Primary audio is offered in a new English Dolby Atmos mix, which makes the entire soundstage feel more spacious and significantly more atmospheric. There’s a real sense of ambience here now, a sense of depth, that lends weight to Sam’s feelings of isolation. Panning is smoother and the height channels lend a bit of immersion as they enclose the listener more completely. Music and dialogue are presented with great clarity and fidelity. This is a more restrained surround mix by design and yet it’s never sounded better. Optional audio is also available in English, Japanese, Italian, Portuguese, and Castilian Spanish 5.1 DTS-HD Master Audio, as well as Catalan, French, Latin Spanish, and Thai 5.1 Dolby Digital. Subtitle options include English, English SDH, Simplified Chinese, Traditional Chinese, French, Hindi, Indonesian, Italian, Japanese, Portuguese, Castilian Spanish, Latin Spanish, and Thai.
The 4K disc itself includes the following new extras (some in HD, the deleted scenes in SD, both of varying quality):
- Duncan Jones Retrospective (9:23)
- Deleted Scenes (2 scenes – 1:25 in all)
- Performance Elements (4:49)
- Fan Art Poster Gallery (6 images)
The new retrospective is the best of the lot, featuring Jones being interviewed via Skype over the Internet. He offers a few interesting insights on the film and—because this is new—he discusses the film’s Netflix soft sequel, Mute, as well as a potential third film in the trilogy. (Side note: Mute deserves its own physical 4K release.)
The package also includes the film on Blu-ray (the same disc as before), which carries over all of the previous special features (in a mix of HD and SD). These include:
- Audio Commentary by writer/director Duncan Jones, DP Gary Shaw, concept designer Gavin Rothery, and production designer Tony Noble
- Audio Commentary by Duncan Jones and producer Stuart Fenegan
- Whistle (a Short Film by Duncan Jones) (28:46)
- The Making of Moon (16:18)
- Creating the Visual Effects (11:09)
- Science Center Q&A with Director Duncan Jones (20:48)
- Filmmaker’s Q&A at the Sundance Film Festival (11:15)
- Theatrical Trailer (2:08)
The original content is as terrific as always. And there’s a Digital Copy code on a paper insert in the package.

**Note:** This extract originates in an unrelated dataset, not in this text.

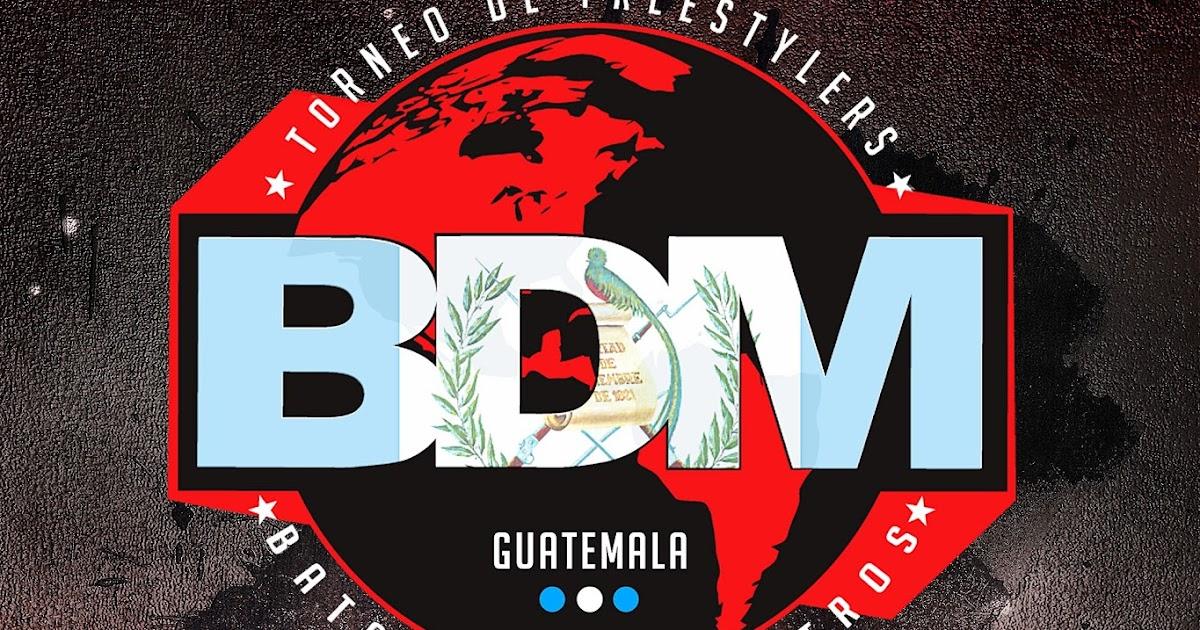 Resultado de imagen de bdm guatemala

Many film fans over the years have developed a particular soft spot for Moon, thanks in no small part to Sam Rockwell, who is absolutely engaging in the lead role. It’s truly one of the better science fiction films of the 21st century, and in a grouping that includes films like Apollo 11, Prospect, and The Martian, that’s high praise. In other words, pick this 4K release up right away. You won’t be disappointed.